Uses of intelligent systems are increases day by day. This method uses machine learning
which helps in providing better results on the basis of previous result.
Developing of Intelligent Systems
It is a system that is used for reasoning and decision making and helps in increasing machine
learning quotient of system which contains fuzzy logic, machine learning, and neural
networks. An intelligent system is used in one-line mode which has real-time applications in
industry, biology and in defense. The system parameter is based on evolving model structure
which is capable of adjusting any changes in object.
System of Evolving Connectionist
This system is categorized into different parts which include general principles, fuzzy-
networks, and neural networks. Here is the description of all the methods which are used in
ECOS [2].
 Principle of ECOS: ECOS is based on the connectionist system which is used to
change functionality and structure in on-line, continuous for incoming information.
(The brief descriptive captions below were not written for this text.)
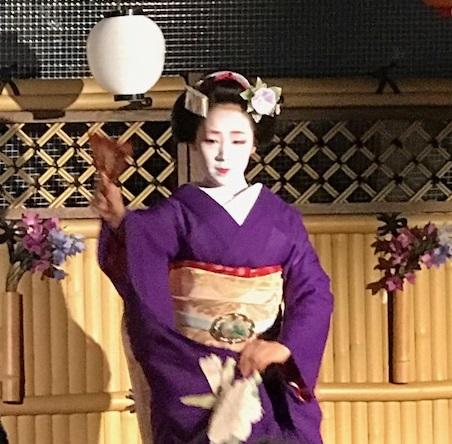 夏の終わりのビアガーデン・祇園新門荘・舞妓・小よしさん。_f0181251_18353790.jpg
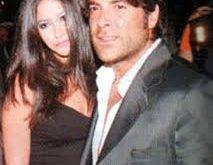 صورة واءل كفوري وزوجته
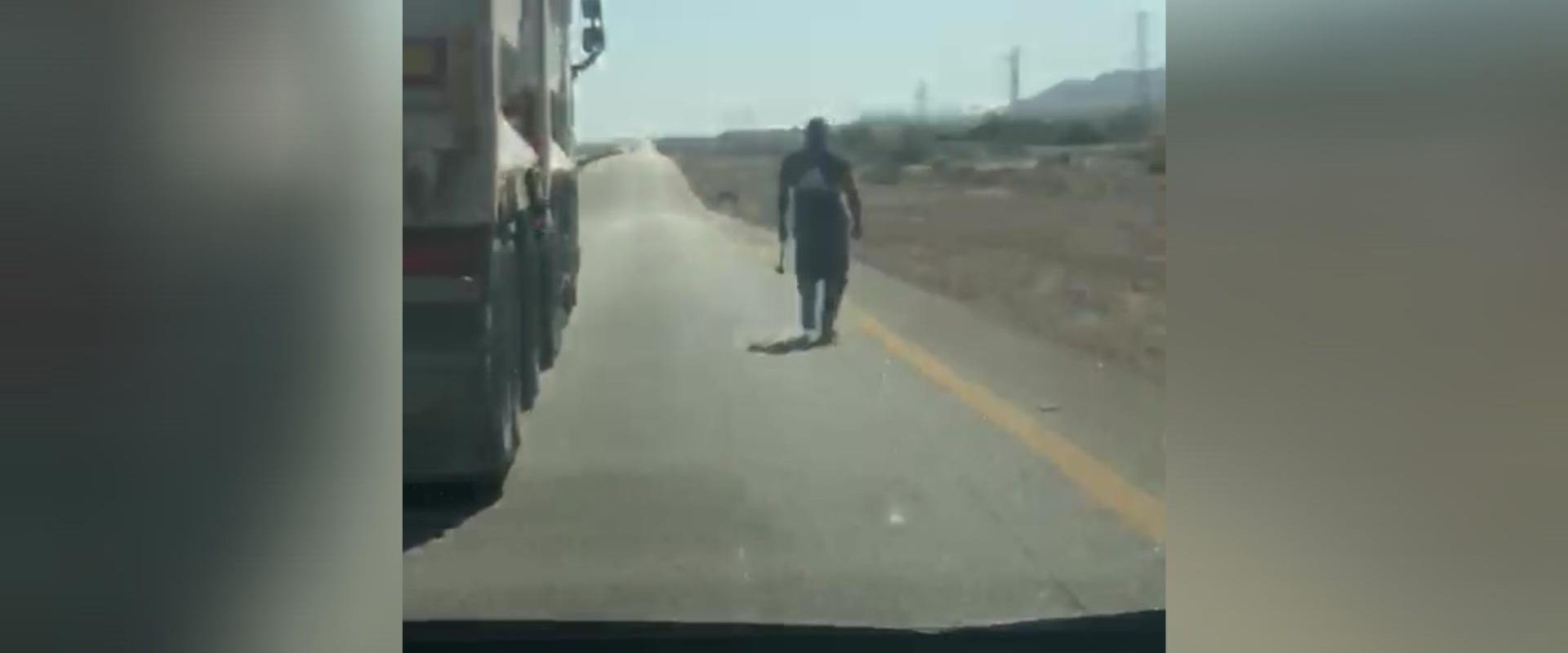 נהג משאית תוקף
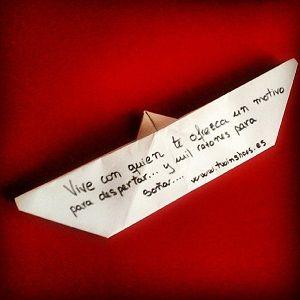 Barco de papel con frase romántica   Manualidades de amor ...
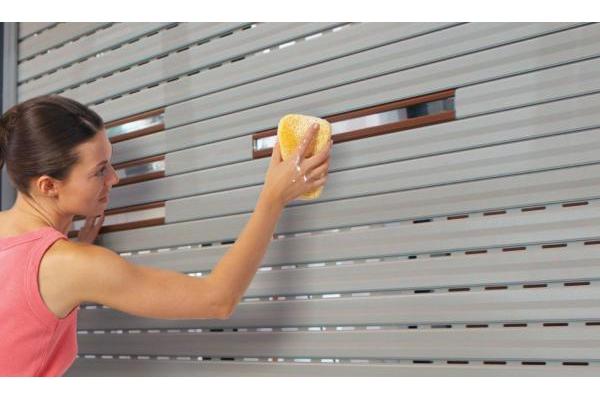 Hướng dẫn vệ sinh cửa cuốn xuyên sáng Austdoor đúng cách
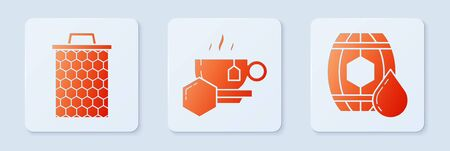 Set Cup of tea with honey, Honeycomb and Wooden barrel with honey. White square button. Vector Ilustração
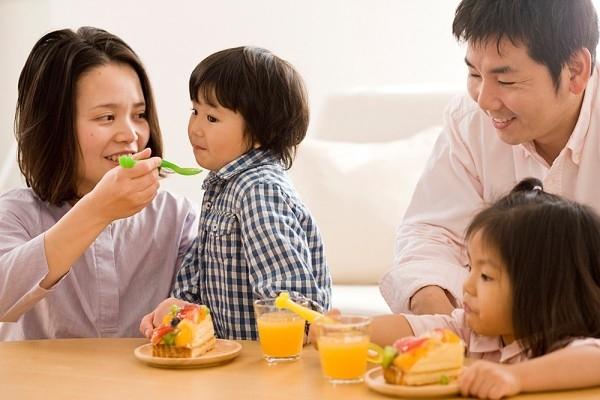 nguyên nhân khiến trẻ biếng ăn chậm lớn
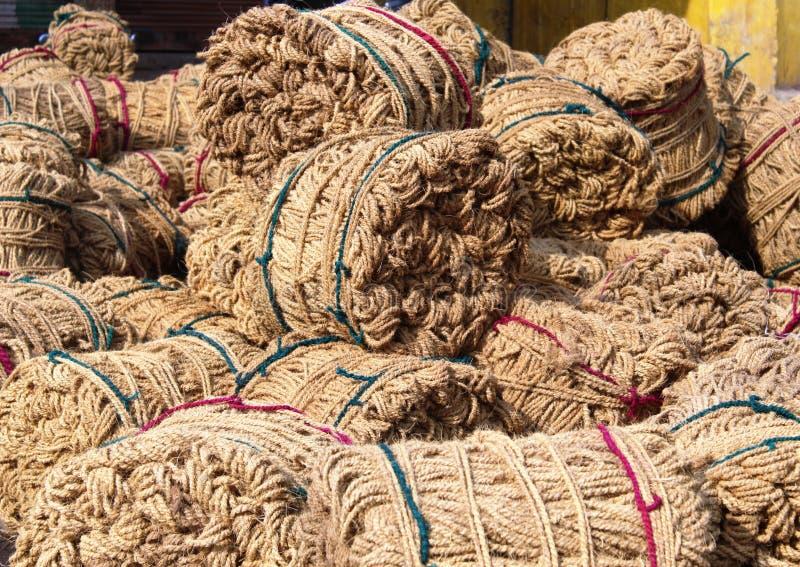 De jute is een lange, zachte, glanzende plantaardige vezel die in ruwe, sterke draden kan worden gesponnen stock foto's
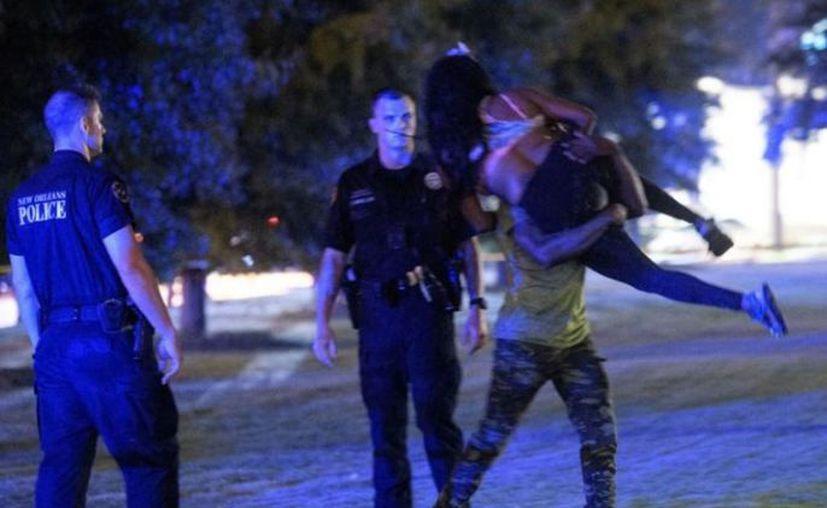 Entre los siete heridos de bala uno permanece en estado crítico. ( Twitter: @theadvocateno)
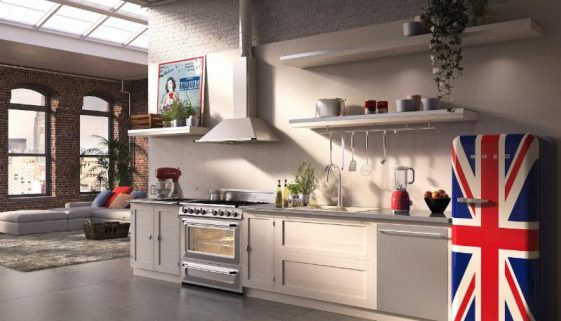 "Introducing SMEG's chef-inspired Victoria TR90U 36"" ranges and KT90U ventilation hoods"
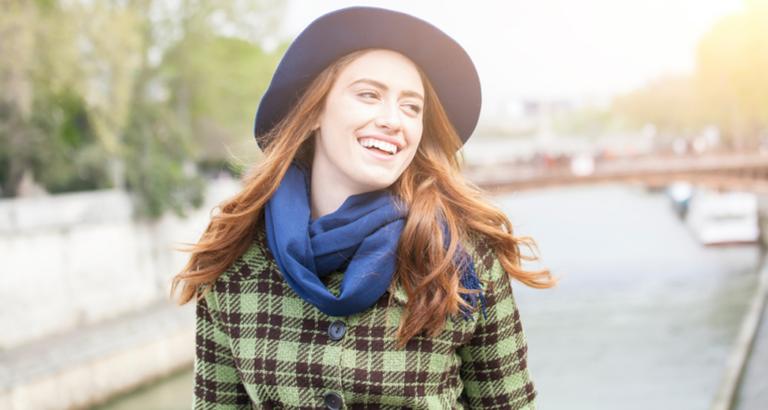 Die neuen Modefarben und Trends im Herbst – perfekte Outfits fürs Büro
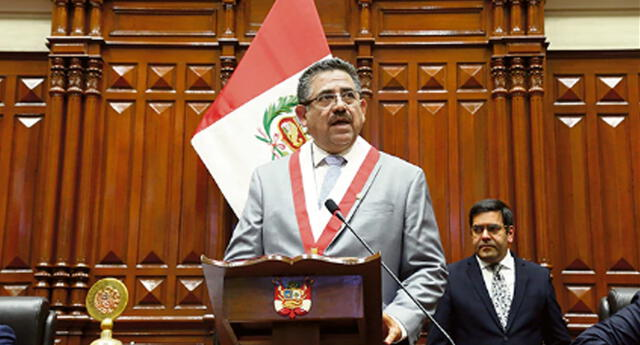 Merino anuncia que buscará diálogo con Vizcarra para recuperar confianza.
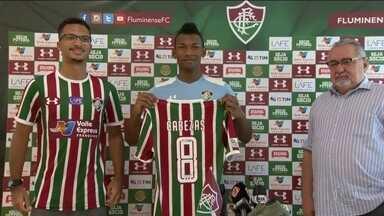 Com menos de um mês, Fluminense apresenta o quarto reforço no ataque - Equatoriano Cabezas é apresentado no Fluminense. O tricolor enfrenta o lanterna do Campeonato Brasileiro.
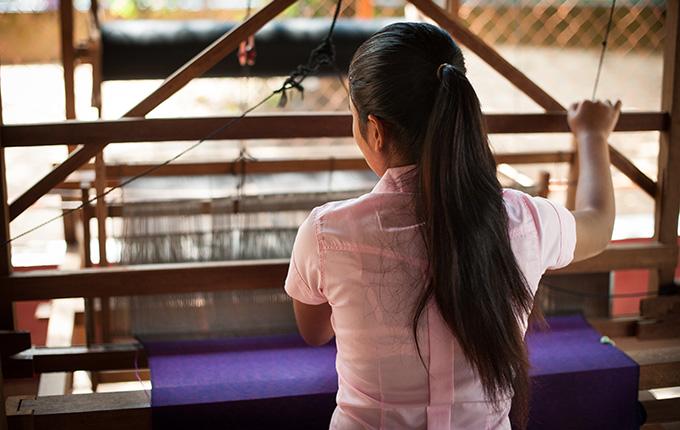 인신매매로부터 탈출한 모아(가명)는 월드비전을 통해 심리치료와 기술훈련을 받고 있다.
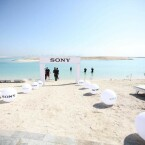 Jetzt geht es los der Eingang zum Xperia AquaTech Store ist am Strand mit Bällen markiert. (Bild: Facebook/Sony Mobile ME)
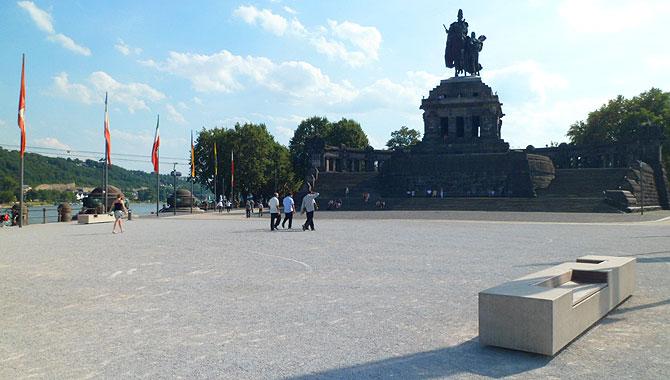 Deutsches-Eck_Vorplatz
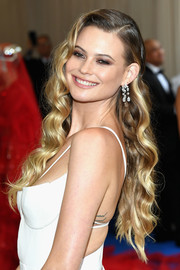 Behati Prinsloo showed off an Old Hollywood-glam hairstyle at the 2017 Met Gala.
They can easily process knowledge and data in both supervised and unsupervised
way. Mainly ECOS learn models from data by using clustering and uses output
function for every cluster. These clusters are created on the basis of data samples in
input and output space. Clusters are adjusted on the basis of new samples of data and
new clusters created. The similarity between rule node N=(W1,W2) and sample
S=(x,y) is measured using different ways and the most widely used technique is
Euclidean approach. This is most important approach which provides more accurate
results as compared to the other different approaches. ECOS is a method in which it
learns from data and information and then creates and update output function for each
of the cluster. Function is represented in W2 weight of connection which helps in

creating local models very easily. In this system each model is presented as local rule
which contains some information like area of cluster and an output function that is
applied to data in cluster.
 Fuzzy Neural Networks: The architecture of fuzzy neural contains 5 forward layers
and a layer of feedback for neurons. This architecture is divided into many different
fuzzy layers and each layer contains some information. It contains input, output and
one layer of fuzzy for input and output, a rule layer is also included. The figure
describes different layers of fuzzy architecture. The third layer includes rule nodes
which are evolved by learning (supervised and unsupervised). This rule node is used
for describing prototypes of output and input data. Rule node describes two vectors
through weight W1 and W2 and later this is adjusted by supervised learning on errors
of output. The fourth layer includes representation quantization of fuzzy for variable
of output. The fifth layer is used to represent values for productivity variables. The
evolving process is based on two assumptions, the first assumptions include that rule
nodes are prior to learning and connections are provided during learning and second
assumption is that all nodes are shaped in between evolving process. Rule node
presents an association between hyper-sphere from fuzzy input and output. Using
associate rule, a new data is vector to rule node. Then this node is adjusted in input
space of fuzzy but it depends on learning rate of r1 and output space is be contingent
on learning rate of r2. Change of the center to its new position is presented in
mathematics by changing weight rules from w1 to w2 [4].
Figure 1: Fuzzy architecture
 Inference of Neuro-fuzzy: EFuNN is depended on the neural networks of fuzzy
which is used to evolve functionality and structure using different types of clustering

techniques. But mainly supervised clustering technique is used. This method is based
on dynamic inference of fuzzy system which forms Takagi fuzzy rules to put up data
in unsupervised form. The main difference between fuzzy neural and dynamic fuzzy
neural system is that neural fuzzy system uses supervised clustering method. While
dynamic method uses unsupervised form of clustering. In dynamic method new rules
are formed and updated in the operation of system. To calculate the output in
dynamic method m-most rules are selected from previous rules of fuzzy set. There
are following benefits of ECOS model. These benefits of ECOS describes how it is
very important in the intelligent analytics system and helps to predict by previous
data. It is used in many fields which include industrial, medical and bioinformatics.
The benefits include fast learning, an adaptation of on-line and uses open structure. It
also includes insertion of rules and extraction. Integrate knowledge and data models
[1].
Framework of ECOS
The framework of eCI needs different evolving models. This framework includes the
decision part of high level, many e-models, and adaptation part. In this framework
environment is interact with extraction part.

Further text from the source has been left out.